CU calls for protections in contactless cards and pay by cell phone
June 20, 2008
Donald S. Clark
Federal Trade Commission
Room H-135 (Annex N)
600 Pennsylvania Avenue NW
Washington, DC 20580
RE: Pay on the Go – Comments, Project No. P059106
Dear Mr. Clark:
The Consumer Federation of America (CFA), an association of more than 300 nonprofit consumer organizations, has since 1968 sought to advance the consumer interest through research, education, and advocacy. Consumer Action (CA), founded in 1971, is a nonprofit organization that advocates for consumers and provides consumer education through its extensive network of community organizations. Consumers Union (CU) is a nonprofit membership organization chartered in 1936 under the laws of the State of New York to provide consumers with information, education and counsel about goods, services, health, and personal finance. CU’s income is solely derived from the sale of Consumer Reports, its other publications and from noncommercial contributions, grants and fees. In addition to reports on CU’s own product testing, Consumer Reports, with approximately 5.8 million paid circulation, regularly carries articles on health, product safety, marketplace economics and legislative, judicial and regulatory actions that affect consumer welfare. CU’s publications carry no advertising and receive no commercial support.
We are pleased that the Federal Trade Commission (FTC) is exploring the consumer protection policy issues related to contactless payment systems. This is an area of growing concern, especially as payments and mobile communications are poised to converge. As is often the case, law and public policy have not kept up with innovations in technology and business to ensure that consumers can enjoy the benefits of contactless payment with the confidence that they have strong legal protections should problems arise.

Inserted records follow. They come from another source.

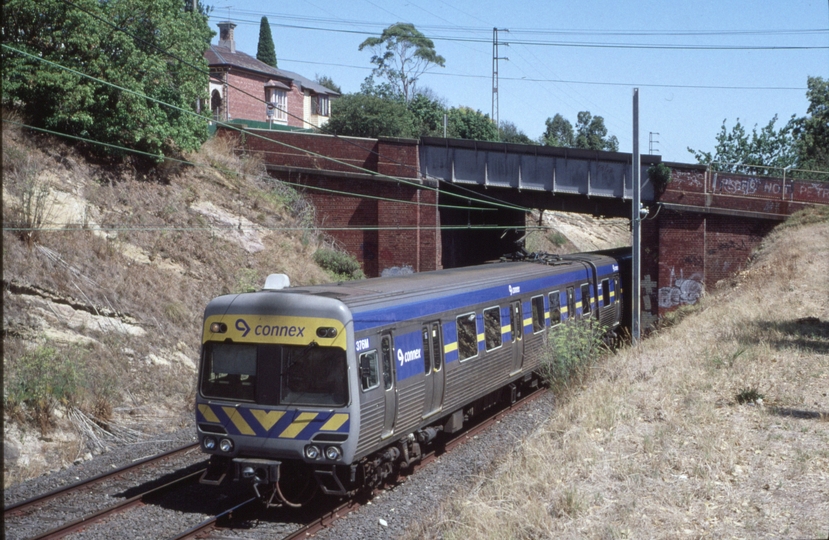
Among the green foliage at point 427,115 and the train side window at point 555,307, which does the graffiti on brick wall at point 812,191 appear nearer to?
the train side window at point 555,307

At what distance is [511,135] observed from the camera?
245 feet

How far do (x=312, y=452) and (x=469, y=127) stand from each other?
168 feet

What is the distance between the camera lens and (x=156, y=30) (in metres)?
20.9

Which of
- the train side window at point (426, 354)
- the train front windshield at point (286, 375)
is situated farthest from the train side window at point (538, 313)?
the train front windshield at point (286, 375)

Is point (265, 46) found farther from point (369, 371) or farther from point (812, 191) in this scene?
point (369, 371)

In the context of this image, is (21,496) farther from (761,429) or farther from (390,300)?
(761,429)

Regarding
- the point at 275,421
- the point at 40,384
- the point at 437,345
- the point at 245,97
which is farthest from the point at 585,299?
the point at 245,97

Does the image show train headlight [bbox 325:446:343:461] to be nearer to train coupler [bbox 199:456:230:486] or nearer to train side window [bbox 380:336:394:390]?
train side window [bbox 380:336:394:390]

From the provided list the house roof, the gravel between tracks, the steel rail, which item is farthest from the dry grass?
the house roof

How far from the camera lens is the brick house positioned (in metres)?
47.5

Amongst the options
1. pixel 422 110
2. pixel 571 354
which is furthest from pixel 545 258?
pixel 422 110

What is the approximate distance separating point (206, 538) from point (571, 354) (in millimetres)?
7734

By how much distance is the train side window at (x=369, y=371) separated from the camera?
9.17m

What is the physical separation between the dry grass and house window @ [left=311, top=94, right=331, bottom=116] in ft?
159
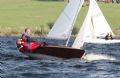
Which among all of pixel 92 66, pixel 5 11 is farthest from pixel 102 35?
pixel 5 11

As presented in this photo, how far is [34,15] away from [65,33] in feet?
208

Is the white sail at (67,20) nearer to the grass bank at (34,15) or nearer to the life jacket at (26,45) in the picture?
the life jacket at (26,45)

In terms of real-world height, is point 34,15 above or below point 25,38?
below

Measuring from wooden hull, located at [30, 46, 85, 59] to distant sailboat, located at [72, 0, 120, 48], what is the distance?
1552 mm

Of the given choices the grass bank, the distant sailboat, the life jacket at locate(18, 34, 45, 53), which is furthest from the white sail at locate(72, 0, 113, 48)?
the grass bank

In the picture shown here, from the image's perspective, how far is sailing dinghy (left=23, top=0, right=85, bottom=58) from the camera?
36.6 metres

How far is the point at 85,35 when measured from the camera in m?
38.5

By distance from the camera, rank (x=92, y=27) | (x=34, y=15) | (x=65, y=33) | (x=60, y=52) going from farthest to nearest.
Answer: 1. (x=34, y=15)
2. (x=92, y=27)
3. (x=65, y=33)
4. (x=60, y=52)

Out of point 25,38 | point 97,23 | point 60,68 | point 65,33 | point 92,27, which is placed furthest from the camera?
point 97,23

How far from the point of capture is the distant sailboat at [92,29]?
3826 cm

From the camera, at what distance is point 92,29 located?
129 ft

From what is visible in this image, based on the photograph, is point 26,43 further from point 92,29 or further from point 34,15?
point 34,15

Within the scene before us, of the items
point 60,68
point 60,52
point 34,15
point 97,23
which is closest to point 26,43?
point 60,52

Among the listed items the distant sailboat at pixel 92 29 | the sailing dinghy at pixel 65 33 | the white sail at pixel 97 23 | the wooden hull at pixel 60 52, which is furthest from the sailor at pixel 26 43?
the white sail at pixel 97 23
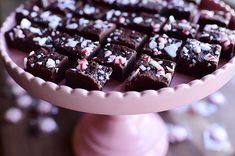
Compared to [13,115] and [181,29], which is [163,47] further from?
[13,115]

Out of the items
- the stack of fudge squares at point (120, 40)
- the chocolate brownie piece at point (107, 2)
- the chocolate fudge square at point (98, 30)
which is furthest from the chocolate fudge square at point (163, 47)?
the chocolate brownie piece at point (107, 2)

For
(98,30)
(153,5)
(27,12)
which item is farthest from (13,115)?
(153,5)

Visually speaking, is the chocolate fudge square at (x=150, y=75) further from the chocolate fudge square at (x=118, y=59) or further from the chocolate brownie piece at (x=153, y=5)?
the chocolate brownie piece at (x=153, y=5)

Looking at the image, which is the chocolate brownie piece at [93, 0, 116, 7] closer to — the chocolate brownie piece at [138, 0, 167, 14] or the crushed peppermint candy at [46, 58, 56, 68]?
the chocolate brownie piece at [138, 0, 167, 14]

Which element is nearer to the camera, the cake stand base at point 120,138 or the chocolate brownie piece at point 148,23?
the chocolate brownie piece at point 148,23

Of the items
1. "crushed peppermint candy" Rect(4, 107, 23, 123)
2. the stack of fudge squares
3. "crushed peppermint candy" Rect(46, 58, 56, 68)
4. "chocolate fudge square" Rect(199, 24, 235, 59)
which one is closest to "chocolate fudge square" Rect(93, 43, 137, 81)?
the stack of fudge squares

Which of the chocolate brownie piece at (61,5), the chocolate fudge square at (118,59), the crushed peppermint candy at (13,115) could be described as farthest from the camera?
the crushed peppermint candy at (13,115)

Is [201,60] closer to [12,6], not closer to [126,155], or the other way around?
[126,155]
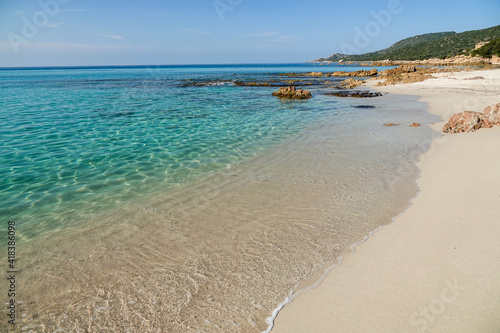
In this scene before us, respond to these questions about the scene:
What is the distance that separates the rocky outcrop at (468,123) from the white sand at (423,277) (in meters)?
6.24

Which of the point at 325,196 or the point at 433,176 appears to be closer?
the point at 325,196

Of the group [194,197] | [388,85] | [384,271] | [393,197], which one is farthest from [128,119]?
[388,85]

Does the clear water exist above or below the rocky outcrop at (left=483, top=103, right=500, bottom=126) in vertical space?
below

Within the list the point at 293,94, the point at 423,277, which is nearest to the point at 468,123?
the point at 423,277

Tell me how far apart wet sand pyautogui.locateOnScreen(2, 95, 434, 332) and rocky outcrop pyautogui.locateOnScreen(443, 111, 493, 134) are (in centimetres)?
574

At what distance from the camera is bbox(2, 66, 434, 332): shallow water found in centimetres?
336

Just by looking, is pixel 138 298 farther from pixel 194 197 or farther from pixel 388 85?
pixel 388 85

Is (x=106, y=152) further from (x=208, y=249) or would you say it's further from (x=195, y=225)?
(x=208, y=249)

We believe that contactless payments can potentially provide many benefits to consumers, including:
• making some transactions quicker;
• obviating the need to carry cash or have the correct change for a transaction;
• storing coupons and gift certificates in electronic form for use at the point of sale, in place of paper versions that are easily lost or forgotten;
• helping consumers keep track of expenditures and receipts.
But there are also privacy, security, and other consumer protection issues. The FTC’s request for comments and the “Town Hall” that the agency will hold on July 24, 2008 on contactless payments provide good opportunities to highlight these issues and discuss how to address them. In these comments, we will briefly describe some of the main issues from the consumer perspective.